▶ [What to do]: Reproduce the records from the line containing "Across the group" up to and including the line containing "Out of (x=215, y=171)". Leave everything else as it is, but shift each number in the answers (the coordinates and the distances) up by 30.

▶ [Material for this task]:
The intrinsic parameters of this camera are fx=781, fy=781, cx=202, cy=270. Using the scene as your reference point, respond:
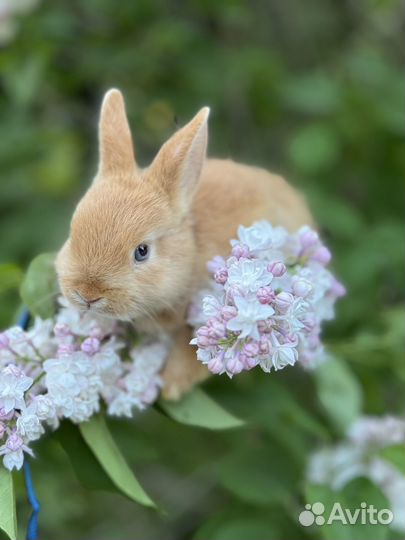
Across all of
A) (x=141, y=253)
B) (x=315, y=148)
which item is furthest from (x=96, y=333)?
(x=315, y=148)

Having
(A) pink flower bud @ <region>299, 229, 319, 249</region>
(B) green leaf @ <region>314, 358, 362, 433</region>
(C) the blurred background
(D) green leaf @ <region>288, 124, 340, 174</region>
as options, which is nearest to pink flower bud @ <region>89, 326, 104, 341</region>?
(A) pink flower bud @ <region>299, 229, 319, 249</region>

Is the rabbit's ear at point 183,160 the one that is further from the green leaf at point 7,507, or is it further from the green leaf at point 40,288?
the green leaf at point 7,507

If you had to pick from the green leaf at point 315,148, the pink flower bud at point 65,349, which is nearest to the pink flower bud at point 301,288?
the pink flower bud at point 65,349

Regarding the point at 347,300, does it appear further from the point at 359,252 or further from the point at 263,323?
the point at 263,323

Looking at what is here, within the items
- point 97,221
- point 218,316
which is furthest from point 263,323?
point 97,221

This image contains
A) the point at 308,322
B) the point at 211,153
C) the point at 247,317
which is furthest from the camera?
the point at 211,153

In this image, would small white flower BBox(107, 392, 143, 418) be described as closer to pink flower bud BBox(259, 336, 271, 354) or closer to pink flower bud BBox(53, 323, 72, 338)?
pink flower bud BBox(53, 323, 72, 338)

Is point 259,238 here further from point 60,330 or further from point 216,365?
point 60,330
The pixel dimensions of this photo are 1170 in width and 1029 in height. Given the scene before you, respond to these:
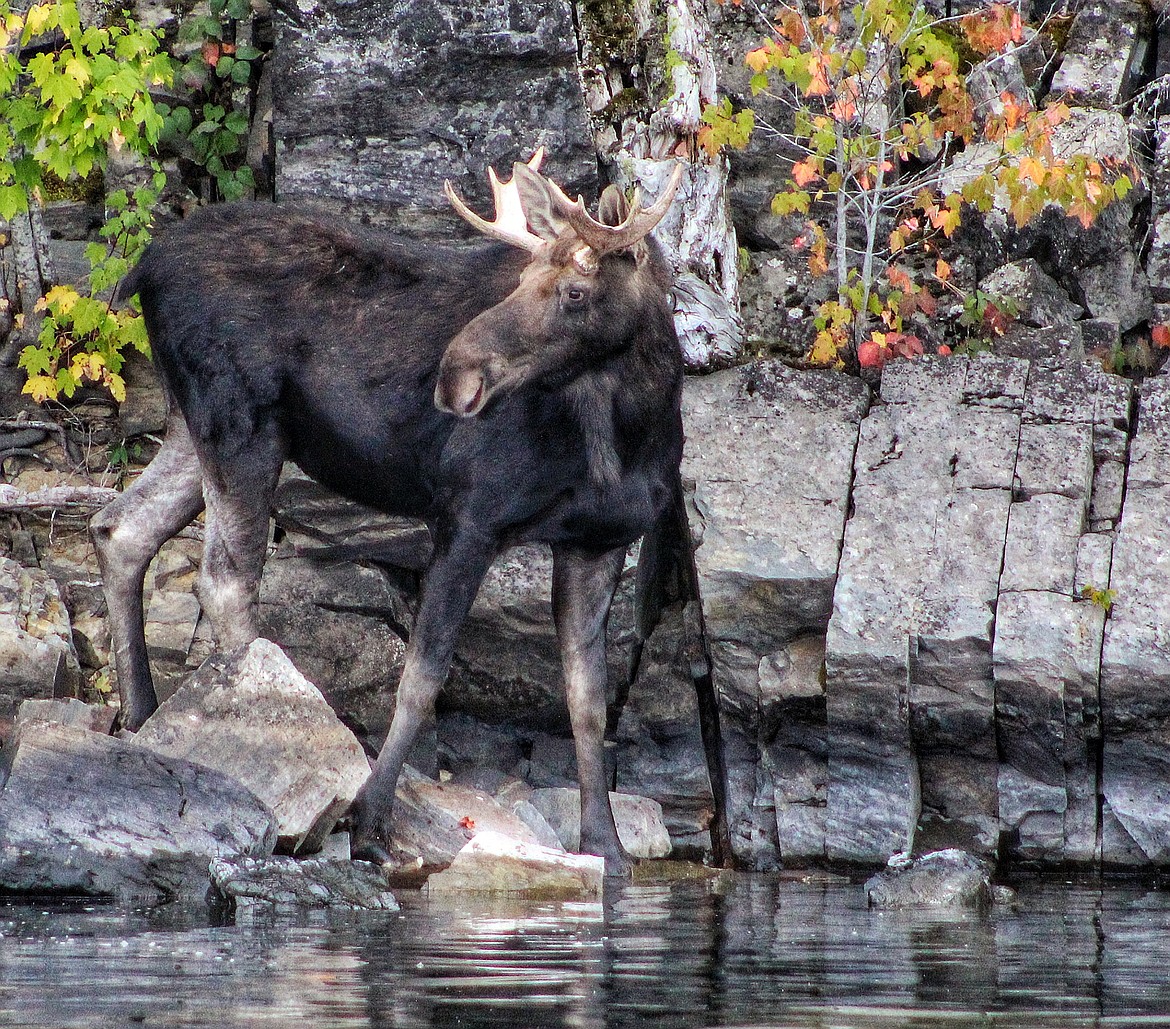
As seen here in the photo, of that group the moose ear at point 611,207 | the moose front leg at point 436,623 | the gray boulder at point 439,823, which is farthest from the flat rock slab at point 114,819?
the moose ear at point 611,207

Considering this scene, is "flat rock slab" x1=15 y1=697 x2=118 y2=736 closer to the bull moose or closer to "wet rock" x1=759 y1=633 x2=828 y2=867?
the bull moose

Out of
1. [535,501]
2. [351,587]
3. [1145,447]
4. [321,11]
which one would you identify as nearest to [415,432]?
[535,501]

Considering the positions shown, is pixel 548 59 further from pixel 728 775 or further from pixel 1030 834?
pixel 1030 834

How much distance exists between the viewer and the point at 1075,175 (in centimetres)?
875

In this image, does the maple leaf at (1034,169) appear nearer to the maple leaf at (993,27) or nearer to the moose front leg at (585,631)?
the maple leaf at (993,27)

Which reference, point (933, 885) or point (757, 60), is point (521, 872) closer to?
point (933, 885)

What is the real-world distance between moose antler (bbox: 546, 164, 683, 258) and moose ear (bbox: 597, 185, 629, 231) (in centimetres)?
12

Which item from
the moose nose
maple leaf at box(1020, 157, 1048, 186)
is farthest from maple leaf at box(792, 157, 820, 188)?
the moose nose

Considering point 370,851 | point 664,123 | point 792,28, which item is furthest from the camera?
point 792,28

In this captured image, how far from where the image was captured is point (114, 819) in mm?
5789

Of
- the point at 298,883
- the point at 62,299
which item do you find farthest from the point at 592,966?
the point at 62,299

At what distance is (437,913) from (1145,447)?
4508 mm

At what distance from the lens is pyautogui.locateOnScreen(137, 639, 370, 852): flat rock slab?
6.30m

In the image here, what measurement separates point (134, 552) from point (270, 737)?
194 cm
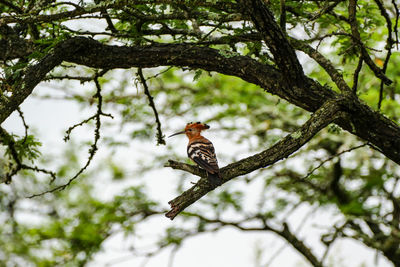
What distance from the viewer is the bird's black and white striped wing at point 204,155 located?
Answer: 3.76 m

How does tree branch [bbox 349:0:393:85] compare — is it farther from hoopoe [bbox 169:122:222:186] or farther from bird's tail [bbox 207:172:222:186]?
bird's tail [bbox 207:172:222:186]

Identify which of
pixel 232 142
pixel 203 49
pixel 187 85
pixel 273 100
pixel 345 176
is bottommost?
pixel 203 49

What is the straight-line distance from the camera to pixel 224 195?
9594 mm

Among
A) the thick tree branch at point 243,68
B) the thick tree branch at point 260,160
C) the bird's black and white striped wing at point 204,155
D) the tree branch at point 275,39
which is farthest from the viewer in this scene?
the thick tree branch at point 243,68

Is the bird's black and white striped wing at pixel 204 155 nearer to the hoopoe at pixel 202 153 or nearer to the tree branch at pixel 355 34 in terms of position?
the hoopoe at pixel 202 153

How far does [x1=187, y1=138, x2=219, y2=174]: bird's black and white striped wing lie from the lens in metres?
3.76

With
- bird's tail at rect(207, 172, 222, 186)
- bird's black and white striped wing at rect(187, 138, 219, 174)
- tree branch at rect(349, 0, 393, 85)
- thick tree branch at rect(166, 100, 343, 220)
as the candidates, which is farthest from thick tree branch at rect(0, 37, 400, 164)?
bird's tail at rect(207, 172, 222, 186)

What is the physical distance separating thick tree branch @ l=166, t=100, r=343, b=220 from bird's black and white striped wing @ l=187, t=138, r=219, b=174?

--

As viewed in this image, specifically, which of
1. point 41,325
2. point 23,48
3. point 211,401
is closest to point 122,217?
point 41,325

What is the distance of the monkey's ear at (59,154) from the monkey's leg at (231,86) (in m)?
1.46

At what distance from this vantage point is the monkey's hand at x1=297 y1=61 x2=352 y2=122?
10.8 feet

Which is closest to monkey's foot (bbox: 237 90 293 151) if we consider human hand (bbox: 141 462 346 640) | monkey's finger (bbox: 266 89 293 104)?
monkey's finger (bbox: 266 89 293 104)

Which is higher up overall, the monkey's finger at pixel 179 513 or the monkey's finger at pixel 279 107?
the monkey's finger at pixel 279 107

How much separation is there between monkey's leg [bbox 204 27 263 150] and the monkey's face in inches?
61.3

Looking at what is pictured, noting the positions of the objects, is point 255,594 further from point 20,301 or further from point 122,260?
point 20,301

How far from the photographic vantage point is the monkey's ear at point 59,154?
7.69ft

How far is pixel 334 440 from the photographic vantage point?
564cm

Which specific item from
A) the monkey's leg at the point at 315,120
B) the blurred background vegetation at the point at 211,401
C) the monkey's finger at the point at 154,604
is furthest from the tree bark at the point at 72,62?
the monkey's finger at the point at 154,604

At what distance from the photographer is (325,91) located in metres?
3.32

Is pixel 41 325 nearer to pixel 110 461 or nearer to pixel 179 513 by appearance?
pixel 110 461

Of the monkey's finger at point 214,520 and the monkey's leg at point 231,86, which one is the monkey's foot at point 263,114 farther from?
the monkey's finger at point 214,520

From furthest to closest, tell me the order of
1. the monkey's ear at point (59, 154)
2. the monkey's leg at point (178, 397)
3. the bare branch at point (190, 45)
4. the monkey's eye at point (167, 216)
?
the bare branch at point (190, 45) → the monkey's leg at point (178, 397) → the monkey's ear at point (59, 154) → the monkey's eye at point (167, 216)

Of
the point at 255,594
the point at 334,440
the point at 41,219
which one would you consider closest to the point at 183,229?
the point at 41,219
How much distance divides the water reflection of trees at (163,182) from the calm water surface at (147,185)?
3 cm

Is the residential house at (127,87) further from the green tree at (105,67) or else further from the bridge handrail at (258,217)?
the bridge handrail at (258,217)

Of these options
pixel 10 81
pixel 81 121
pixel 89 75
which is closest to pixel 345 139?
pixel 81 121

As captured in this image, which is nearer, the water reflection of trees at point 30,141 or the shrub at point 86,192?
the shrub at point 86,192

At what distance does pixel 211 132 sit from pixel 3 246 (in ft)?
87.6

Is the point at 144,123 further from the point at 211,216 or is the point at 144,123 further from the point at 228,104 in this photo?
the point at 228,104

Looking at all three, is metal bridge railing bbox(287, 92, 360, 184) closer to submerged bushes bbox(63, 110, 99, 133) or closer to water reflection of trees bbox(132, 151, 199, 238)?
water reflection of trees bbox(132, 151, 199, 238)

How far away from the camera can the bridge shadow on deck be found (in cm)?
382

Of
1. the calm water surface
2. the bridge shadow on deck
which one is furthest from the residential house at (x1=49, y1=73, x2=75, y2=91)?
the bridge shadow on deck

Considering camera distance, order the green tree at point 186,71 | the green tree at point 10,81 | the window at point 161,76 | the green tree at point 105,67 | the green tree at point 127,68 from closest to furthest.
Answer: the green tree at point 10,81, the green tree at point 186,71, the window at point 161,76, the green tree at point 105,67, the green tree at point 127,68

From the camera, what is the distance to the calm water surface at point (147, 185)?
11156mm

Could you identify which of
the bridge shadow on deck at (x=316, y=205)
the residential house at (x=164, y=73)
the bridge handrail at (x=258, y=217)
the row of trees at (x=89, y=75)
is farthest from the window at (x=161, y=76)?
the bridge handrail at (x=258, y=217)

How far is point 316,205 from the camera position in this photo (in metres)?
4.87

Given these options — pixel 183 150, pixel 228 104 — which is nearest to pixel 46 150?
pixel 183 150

...

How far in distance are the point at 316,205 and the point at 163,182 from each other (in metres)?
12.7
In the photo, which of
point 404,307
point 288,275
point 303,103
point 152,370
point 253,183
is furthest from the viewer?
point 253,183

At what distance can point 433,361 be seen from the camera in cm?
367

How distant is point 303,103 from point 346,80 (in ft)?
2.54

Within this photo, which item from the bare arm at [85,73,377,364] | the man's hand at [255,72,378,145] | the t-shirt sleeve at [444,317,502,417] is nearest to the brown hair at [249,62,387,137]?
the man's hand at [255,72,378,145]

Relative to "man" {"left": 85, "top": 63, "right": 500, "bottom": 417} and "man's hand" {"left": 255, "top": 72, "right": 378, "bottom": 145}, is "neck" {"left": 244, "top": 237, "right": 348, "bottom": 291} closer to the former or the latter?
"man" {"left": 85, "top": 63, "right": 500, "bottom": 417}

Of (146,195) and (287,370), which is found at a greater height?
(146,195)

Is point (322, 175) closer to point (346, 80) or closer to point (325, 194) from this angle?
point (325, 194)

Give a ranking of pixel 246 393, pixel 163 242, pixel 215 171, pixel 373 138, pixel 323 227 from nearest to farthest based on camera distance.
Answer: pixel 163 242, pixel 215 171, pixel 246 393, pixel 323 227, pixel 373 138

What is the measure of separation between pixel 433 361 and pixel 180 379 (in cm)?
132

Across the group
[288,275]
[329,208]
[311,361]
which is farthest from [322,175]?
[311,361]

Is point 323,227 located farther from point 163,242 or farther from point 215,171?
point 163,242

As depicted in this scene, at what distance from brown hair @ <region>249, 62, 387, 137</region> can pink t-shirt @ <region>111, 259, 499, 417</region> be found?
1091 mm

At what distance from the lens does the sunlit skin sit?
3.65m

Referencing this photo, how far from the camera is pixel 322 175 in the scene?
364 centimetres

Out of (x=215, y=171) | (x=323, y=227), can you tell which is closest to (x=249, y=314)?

▶ [Solution for this exercise]:
Across the group
[288,275]
[329,208]
[311,361]
which is farthest from [322,175]?
[341,391]

Is point 323,227 located farther from point 163,242 or farther from point 215,171?
point 193,272

As depicted in this scene, at what distance from brown hair @ <region>249, 62, 387, 137</region> can pink t-shirt @ <region>111, 259, 499, 417</region> be found?
1121 mm

At what distance from the lens does the sunlit skin sit?
33.65m

Referencing this photo, how far from the camera is pixel 322 175 in the scene?
394 centimetres

Out of (x=215, y=171) | (x=323, y=227), can you tell which is closest to (x=249, y=314)?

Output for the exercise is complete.